▸ TASK ITEM: Give back all of the records, exactly and completely.

(Stored items)
——————

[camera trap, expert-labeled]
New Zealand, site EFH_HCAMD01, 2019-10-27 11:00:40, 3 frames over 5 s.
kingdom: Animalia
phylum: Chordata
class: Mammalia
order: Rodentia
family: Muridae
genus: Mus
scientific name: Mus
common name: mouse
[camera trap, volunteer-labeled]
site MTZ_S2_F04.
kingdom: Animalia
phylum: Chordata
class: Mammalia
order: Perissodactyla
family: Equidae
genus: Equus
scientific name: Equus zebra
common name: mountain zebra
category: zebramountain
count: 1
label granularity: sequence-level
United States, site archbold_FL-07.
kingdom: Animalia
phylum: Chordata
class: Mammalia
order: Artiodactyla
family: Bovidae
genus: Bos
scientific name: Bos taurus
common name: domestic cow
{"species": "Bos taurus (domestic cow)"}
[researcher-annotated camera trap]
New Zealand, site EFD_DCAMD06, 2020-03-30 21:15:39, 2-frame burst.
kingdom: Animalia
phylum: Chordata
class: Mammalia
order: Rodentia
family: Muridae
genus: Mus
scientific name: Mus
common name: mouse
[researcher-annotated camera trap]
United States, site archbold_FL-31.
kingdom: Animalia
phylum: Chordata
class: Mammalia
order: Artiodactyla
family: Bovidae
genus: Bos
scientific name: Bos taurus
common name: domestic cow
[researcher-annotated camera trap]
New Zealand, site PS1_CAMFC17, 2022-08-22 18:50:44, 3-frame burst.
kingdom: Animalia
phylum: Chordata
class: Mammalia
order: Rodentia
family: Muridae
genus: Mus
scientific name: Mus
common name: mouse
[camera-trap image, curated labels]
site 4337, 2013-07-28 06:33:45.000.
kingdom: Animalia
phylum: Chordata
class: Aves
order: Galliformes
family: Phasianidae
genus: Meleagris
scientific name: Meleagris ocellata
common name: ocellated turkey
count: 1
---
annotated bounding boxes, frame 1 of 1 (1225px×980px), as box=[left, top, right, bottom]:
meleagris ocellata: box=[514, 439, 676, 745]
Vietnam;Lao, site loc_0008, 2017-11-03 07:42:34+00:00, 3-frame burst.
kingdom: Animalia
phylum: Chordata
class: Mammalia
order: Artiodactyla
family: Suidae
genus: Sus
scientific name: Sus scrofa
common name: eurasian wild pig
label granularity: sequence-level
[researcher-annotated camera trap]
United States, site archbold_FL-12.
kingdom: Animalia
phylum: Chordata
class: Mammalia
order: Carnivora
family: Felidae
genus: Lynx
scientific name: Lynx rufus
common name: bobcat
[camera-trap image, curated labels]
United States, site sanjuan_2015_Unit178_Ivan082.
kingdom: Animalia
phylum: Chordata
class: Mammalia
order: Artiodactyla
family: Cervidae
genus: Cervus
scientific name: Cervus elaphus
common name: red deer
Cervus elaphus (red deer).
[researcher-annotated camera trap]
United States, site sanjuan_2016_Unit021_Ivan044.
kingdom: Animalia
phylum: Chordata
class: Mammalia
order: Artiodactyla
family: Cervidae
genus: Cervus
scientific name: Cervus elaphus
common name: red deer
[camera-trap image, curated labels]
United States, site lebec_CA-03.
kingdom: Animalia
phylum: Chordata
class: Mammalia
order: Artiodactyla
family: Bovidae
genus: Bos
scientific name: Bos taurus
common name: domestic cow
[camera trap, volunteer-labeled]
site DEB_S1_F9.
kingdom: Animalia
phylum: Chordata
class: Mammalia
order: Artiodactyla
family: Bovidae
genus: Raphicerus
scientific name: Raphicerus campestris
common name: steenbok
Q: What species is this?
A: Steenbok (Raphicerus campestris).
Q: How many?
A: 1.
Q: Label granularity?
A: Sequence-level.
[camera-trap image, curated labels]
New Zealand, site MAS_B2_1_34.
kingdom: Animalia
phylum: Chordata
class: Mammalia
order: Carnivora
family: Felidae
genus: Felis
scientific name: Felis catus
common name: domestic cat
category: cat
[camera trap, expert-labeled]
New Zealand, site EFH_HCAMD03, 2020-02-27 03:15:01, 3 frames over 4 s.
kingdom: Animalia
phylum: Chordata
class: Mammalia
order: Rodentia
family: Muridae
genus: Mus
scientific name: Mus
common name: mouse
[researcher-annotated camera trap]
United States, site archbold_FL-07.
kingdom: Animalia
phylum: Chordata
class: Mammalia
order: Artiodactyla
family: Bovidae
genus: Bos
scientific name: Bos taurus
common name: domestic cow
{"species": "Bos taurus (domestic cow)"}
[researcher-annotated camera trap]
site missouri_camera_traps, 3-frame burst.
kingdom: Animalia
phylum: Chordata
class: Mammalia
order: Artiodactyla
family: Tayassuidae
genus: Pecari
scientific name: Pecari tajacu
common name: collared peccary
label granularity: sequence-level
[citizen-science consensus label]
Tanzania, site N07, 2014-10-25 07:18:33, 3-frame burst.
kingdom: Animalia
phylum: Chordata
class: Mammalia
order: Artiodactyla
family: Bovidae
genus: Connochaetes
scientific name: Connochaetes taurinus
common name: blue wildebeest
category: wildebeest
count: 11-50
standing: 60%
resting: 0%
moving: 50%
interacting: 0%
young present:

——————

▸ PROBLEM SOLUTION:
[camera trap, expert-labeled]
New Zealand, site EFH_HCAMD01, 2019-10-27 11:00:40, 3 frames over 5 s.
kingdom: Animalia
phylum: Chordata
class: Mammalia
order: Rodentia
family: Muridae
genus: Mus
scientific name: Mus
common name: mouse
[camera trap, volunteer-labeled]
site MTZ_S2_F04.
kingdom: Animalia
phylum: Chordata
class: Mammalia
order: Perissodactyla
family: Equidae
genus: Equus
scientific name: Equus zebra
common name: mountain zebra
category: zebramountain
count: 1
label granularity: sequence-level
United States, site archbold_FL-07.
kingdom: Animalia
phylum: Chordata
class: Mammalia
order: Artiodactyla
family: Bovidae
genus: Bos
scientific name: Bos taurus
common name: domestic cow
{"species": "Bos taurus (domestic cow)"}
[researcher-annotated camera trap]
New Zealand, site EFD_DCAMD06, 2020-03-30 21:15:39, 2-frame burst.
kingdom: Animalia
phylum: Chordata
class: Mammalia
order: Rodentia
family: Muridae
genus: Mus
scientific name: Mus
common name: mouse
[researcher-annotated camera trap]
United States, site archbold_FL-31.
kingdom: Animalia
phylum: Chordata
class: Mammalia
order: Artiodactyla
family: Bovidae
genus: Bos
scientific name: Bos taurus
common name: domestic cow
[researcher-annotated camera trap]
New Zealand, site PS1_CAMFC17, 2022-08-22 18:50:44, 3-frame burst.
kingdom: Animalia
phylum: Chordata
class: Mammalia
order: Rodentia
family: Muridae
genus: Mus
scientific name: Mus
common name: mouse
[camera-trap image, curated labels]
site 4337, 2013-07-28 06:33:45.000.
kingdom: Animalia
phylum: Chordata
class: Aves
order: Galliformes
family: Phasianidae
genus: Meleagris
scientific name: Meleagris ocellata
common name: ocellated turkey
count: 1
---
annotated bounding boxes, frame 1 of 1 (1225px×980px), as box=[left, top, right, bottom]:
meleagris ocellata: box=[514, 439, 676, 745]
Vietnam;Lao, site loc_0008, 2017-11-03 07:42:34+00:00, 3-frame burst.
kingdom: Animalia
phylum: Chordata
class: Mammalia
order: Artiodactyla
family: Suidae
genus: Sus
scientific name: Sus scrofa
common name: eurasian wild pig
label granularity: sequence-level
[researcher-annotated camera trap]
United States, site archbold_FL-12.
kingdom: Animalia
phylum: Chordata
class: Mammalia
order: Carnivora
family: Felidae
genus: Lynx
scientific name: Lynx rufus
common name: bobcat
[camera-trap image, curated labels]
United States, site sanjuan_2015_Unit178_Ivan082.
kingdom: Animalia
phylum: Chordata
class: Mammalia
order: Artiodactyla
family: Cervidae
genus: Cervus
scientific name: Cervus elaphus
common name: red deer
Cervus elaphus (red deer).
[researcher-annotated camera trap]
United States, site sanjuan_2016_Unit021_Ivan044.
kingdom: Animalia
phylum: Chordata
class: Mammalia
order: Artiodactyla
family: Cervidae
genus: Cervus
scientific name: Cervus elaphus
common name: red deer
[camera-trap image, curated labels]
United States, site lebec_CA-03.
kingdom: Animalia
phylum: Chordata
class: Mammalia
order: Artiodactyla
family: Bovidae
genus: Bos
scientific name: Bos taurus
common name: domestic cow
[camera trap, volunteer-labeled]
site DEB_S1_F9.
kingdom: Animalia
phylum: Chordata
class: Mammalia
order: Artiodactyla
family: Bovidae
genus: Raphicerus
scientific name: Raphicerus campestris
common name: steenbok
Q: What species is this?
A: Steenbok (Raphicerus campestris).
Q: How many?
A: 1.
Q: Label granularity?
A: Sequence-level.
[camera-trap image, curated labels]
New Zealand, site MAS_B2_1_34.
kingdom: Animalia
phylum: Chordata
class: Mammalia
order: Carnivora
family: Felidae
genus: Felis
scientific name: Felis catus
common name: domestic cat
category: cat
[camera trap, expert-labeled]
New Zealand, site EFH_HCAMD03, 2020-02-27 03:15:01, 3 frames over 4 s.
kingdom: Animalia
phylum: Chordata
class: Mammalia
order: Rodentia
family: Muridae
genus: Mus
scientific name: Mus
common name: mouse
[researcher-annotated camera trap]
United States, site archbold_FL-07.
kingdom: Animalia
phylum: Chordata
class: Mammalia
order: Artiodactyla
family: Bovidae
genus: Bos
scientific name: Bos taurus
common name: domestic cow
{"species": "Bos taurus (domestic cow)"}
[researcher-annotated camera trap]
site missouri_camera_traps, 3-frame burst.
kingdom: Animalia
phylum: Chordata
class: Mammalia
order: Artiodactyla
family: Tayassuidae
genus: Pecari
scientific name: Pecari tajacu
common name: collared peccary
label granularity: sequence-level
[citizen-science consensus label]
Tanzania, site N07, 2014-10-25 07:18:33, 3-frame burst.
kingdom: Animalia
phylum: Chordata
class: Mammalia
order: Artiodactyla
family: Bovidae
genus: Connochaetes
scientific name: Connochaetes taurinus
common name: blue wildebeest
category: wildebeest
count: 11-50
standing: 60%
resting: 0%
moving: 50%
interacting: 0%
young present:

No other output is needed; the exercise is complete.